_INFORMATION SHOWN_.
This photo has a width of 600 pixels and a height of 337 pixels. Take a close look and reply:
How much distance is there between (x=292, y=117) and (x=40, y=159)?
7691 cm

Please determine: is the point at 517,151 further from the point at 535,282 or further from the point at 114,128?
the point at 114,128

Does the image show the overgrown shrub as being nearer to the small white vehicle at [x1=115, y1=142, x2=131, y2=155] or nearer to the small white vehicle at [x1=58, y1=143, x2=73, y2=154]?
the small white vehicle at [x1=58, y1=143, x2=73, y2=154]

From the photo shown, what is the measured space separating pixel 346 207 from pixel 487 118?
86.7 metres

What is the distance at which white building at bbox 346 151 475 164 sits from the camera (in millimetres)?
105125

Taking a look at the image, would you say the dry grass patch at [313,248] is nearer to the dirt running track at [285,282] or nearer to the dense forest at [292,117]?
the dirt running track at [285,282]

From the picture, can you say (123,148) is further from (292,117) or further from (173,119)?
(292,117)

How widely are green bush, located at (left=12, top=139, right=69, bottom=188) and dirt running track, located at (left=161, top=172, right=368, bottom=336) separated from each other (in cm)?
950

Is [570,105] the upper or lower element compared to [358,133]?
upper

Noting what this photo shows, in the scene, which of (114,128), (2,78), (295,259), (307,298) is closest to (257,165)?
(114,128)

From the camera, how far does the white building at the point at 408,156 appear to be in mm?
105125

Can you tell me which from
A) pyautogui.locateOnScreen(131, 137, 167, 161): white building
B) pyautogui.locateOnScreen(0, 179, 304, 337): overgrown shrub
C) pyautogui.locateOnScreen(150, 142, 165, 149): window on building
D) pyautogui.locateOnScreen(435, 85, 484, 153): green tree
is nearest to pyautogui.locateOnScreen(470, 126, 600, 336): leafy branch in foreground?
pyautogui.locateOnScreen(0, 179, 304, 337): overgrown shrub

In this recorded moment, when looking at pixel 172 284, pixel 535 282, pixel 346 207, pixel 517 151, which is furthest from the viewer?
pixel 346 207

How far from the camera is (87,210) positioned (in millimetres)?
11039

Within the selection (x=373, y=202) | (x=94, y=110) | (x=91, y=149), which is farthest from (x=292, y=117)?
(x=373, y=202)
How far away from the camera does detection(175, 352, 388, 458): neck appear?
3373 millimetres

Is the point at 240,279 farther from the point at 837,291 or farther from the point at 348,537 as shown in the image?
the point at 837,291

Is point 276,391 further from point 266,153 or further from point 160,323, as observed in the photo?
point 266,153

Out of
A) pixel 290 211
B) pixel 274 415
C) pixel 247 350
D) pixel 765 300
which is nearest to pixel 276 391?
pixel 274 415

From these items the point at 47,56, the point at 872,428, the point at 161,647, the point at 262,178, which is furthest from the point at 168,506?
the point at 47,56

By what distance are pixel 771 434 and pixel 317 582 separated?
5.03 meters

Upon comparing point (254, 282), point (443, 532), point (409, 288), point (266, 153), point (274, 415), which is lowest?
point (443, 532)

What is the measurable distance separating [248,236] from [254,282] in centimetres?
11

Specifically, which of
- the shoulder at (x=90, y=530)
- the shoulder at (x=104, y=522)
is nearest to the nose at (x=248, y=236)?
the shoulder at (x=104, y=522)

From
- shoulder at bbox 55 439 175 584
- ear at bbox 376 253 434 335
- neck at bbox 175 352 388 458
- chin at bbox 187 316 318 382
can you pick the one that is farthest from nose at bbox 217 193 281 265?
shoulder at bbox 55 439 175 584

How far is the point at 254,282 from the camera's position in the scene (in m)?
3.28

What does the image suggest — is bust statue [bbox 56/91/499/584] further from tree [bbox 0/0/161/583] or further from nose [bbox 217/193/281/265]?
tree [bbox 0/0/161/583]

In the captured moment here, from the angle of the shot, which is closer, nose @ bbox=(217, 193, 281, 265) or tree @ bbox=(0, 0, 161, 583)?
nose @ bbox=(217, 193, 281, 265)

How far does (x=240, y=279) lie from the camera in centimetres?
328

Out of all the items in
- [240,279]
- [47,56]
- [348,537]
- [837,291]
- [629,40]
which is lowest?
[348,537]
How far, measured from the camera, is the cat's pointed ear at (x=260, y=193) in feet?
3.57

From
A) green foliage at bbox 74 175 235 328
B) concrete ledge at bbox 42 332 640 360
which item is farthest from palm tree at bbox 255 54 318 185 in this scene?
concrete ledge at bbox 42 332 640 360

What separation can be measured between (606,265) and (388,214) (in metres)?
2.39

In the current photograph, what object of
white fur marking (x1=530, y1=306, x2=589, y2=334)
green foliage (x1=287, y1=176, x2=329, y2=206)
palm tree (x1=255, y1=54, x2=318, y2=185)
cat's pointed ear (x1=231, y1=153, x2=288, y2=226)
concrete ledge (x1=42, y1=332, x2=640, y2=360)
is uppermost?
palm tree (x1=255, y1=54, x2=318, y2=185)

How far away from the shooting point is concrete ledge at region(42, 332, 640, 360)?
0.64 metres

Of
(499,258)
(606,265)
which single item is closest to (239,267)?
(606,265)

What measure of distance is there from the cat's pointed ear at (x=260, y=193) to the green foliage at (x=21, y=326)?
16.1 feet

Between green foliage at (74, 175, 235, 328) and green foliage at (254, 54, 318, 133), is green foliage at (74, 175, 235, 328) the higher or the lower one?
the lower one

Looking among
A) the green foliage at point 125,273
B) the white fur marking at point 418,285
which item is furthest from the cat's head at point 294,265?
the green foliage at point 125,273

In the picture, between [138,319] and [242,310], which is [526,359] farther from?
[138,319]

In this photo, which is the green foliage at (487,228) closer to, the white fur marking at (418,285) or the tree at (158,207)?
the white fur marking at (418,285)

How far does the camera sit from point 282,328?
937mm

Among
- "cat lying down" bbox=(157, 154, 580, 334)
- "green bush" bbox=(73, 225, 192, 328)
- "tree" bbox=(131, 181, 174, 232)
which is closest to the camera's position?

_EXERCISE AIM_. Retype the records above exactly.

_RESULT BELOW_.
This photo has a width of 600 pixels and a height of 337 pixels. Take a close look and reply:
How much distance is there between (x=292, y=117) and (x=40, y=159)?
7691 cm

Please determine: is the point at 517,151 further from the point at 535,282 or further from the point at 114,128?
the point at 114,128

Does the image show the overgrown shrub as being nearer to the small white vehicle at [x1=115, y1=142, x2=131, y2=155] or nearer to the small white vehicle at [x1=58, y1=143, x2=73, y2=154]?
the small white vehicle at [x1=58, y1=143, x2=73, y2=154]

From the photo shown, what is the measured space separating pixel 346 207 from pixel 487 118?
86.7 metres

What is the distance at which white building at bbox 346 151 475 164 sits from the camera (in millimetres)?
105125

Taking a look at the image, would you say the dry grass patch at [313,248] is nearer to the dirt running track at [285,282] or nearer to the dense forest at [292,117]?
the dirt running track at [285,282]

From the picture, can you say (123,148) is further from (292,117) or further from (173,119)?
(292,117)

How widely are green bush, located at (left=12, top=139, right=69, bottom=188) and dirt running track, located at (left=161, top=172, right=368, bottom=336) separated from each other (in cm)?
950

Is [570,105] the upper or lower element compared to [358,133]?
upper

Noting what this photo shows, in the scene, which of (114,128), (2,78), (295,259), (307,298) is closest to (257,165)?
(114,128)

From the camera, how far does the white building at the point at 408,156 appear to be in mm?
105125

Can you tell me which from
A) pyautogui.locateOnScreen(131, 137, 167, 161): white building
B) pyautogui.locateOnScreen(0, 179, 304, 337): overgrown shrub
C) pyautogui.locateOnScreen(150, 142, 165, 149): window on building
D) pyautogui.locateOnScreen(435, 85, 484, 153): green tree
is nearest to pyautogui.locateOnScreen(470, 126, 600, 336): leafy branch in foreground?
pyautogui.locateOnScreen(0, 179, 304, 337): overgrown shrub

In this recorded moment, when looking at pixel 172 284, pixel 535 282, pixel 346 207, pixel 517 151, which is furthest from the viewer?
pixel 346 207

How far from the camera is (87,210) positioned (in millimetres)?
11039

Within the selection (x=373, y=202) | (x=94, y=110) | (x=91, y=149), which is farthest from (x=292, y=117)?
(x=373, y=202)
How far away from the camera does detection(175, 352, 388, 458): neck appear?
3373 millimetres

Is the point at 240,279 farther from the point at 837,291 or farther from the point at 348,537 as shown in the image?
the point at 837,291

Is point 276,391 further from point 266,153 or further from point 160,323, as observed in the photo?
point 266,153

Out of
A) pixel 290 211
B) pixel 274 415
C) pixel 247 350
D) pixel 765 300
which is nearest to pixel 276 391?
pixel 274 415

From these items the point at 47,56, the point at 872,428, the point at 161,647, the point at 262,178, which is furthest from the point at 168,506?
the point at 47,56

By what distance are pixel 771 434 and pixel 317 582 separated?
5.03 meters

Upon comparing point (254, 282), point (443, 532), point (409, 288), point (266, 153), point (274, 415), which is lowest?
point (443, 532)

What is the measurable distance separating [248,236] from [254,282] in centimetres?
11

Specifically, which of
- the shoulder at (x=90, y=530)
- the shoulder at (x=104, y=522)
is nearest to the nose at (x=248, y=236)?
the shoulder at (x=104, y=522)

From
- shoulder at bbox 55 439 175 584
- ear at bbox 376 253 434 335
- neck at bbox 175 352 388 458
- chin at bbox 187 316 318 382
can you pick the one that is farthest from nose at bbox 217 193 281 265?
shoulder at bbox 55 439 175 584

How far is the point at 254,282 from the camera's position in the scene (in m)?
3.28

What does the image suggest — is bust statue [bbox 56/91/499/584] further from tree [bbox 0/0/161/583] or further from nose [bbox 217/193/281/265]?
tree [bbox 0/0/161/583]

In the captured moment here, from the angle of the shot, which is closer, nose @ bbox=(217, 193, 281, 265) or tree @ bbox=(0, 0, 161, 583)?
nose @ bbox=(217, 193, 281, 265)

How far does (x=240, y=279) lie from the camera in centimetres?
328

Out of all the items in
- [240,279]
- [47,56]
- [348,537]
- [837,291]
- [629,40]
which is lowest?
[348,537]
How far, measured from the camera, is the cat's pointed ear at (x=260, y=193) in feet?
3.57

From
A) green foliage at bbox 74 175 235 328
B) concrete ledge at bbox 42 332 640 360
which item is farthest from palm tree at bbox 255 54 318 185 in this scene?
concrete ledge at bbox 42 332 640 360

What separation can be measured between (606,265) and (388,214) (in metres)?
2.39

In the current photograph, what object of
white fur marking (x1=530, y1=306, x2=589, y2=334)
green foliage (x1=287, y1=176, x2=329, y2=206)
palm tree (x1=255, y1=54, x2=318, y2=185)
cat's pointed ear (x1=231, y1=153, x2=288, y2=226)
concrete ledge (x1=42, y1=332, x2=640, y2=360)
is uppermost?
palm tree (x1=255, y1=54, x2=318, y2=185)

How far away from the shooting point is concrete ledge at region(42, 332, 640, 360)?
0.64 metres

Of
(499,258)
(606,265)
which single item is closest to (239,267)?
(606,265)

What measure of distance is there from the cat's pointed ear at (x=260, y=193) to the green foliage at (x=21, y=326)?
16.1 feet

Between green foliage at (74, 175, 235, 328) and green foliage at (254, 54, 318, 133), is green foliage at (74, 175, 235, 328) the higher or the lower one?
the lower one

Looking among
A) the green foliage at point 125,273
B) the white fur marking at point 418,285
which item is furthest from the cat's head at point 294,265?
the green foliage at point 125,273

In the picture, between [138,319] and [242,310], which is [526,359] farther from?
[138,319]

In this photo, which is the green foliage at (487,228) closer to, the white fur marking at (418,285) or the tree at (158,207)?
the white fur marking at (418,285)

How far does the camera sit from point 282,328?
937mm

Among
- "cat lying down" bbox=(157, 154, 580, 334)
- "green bush" bbox=(73, 225, 192, 328)
- "tree" bbox=(131, 181, 174, 232)
which is closest to the camera's position?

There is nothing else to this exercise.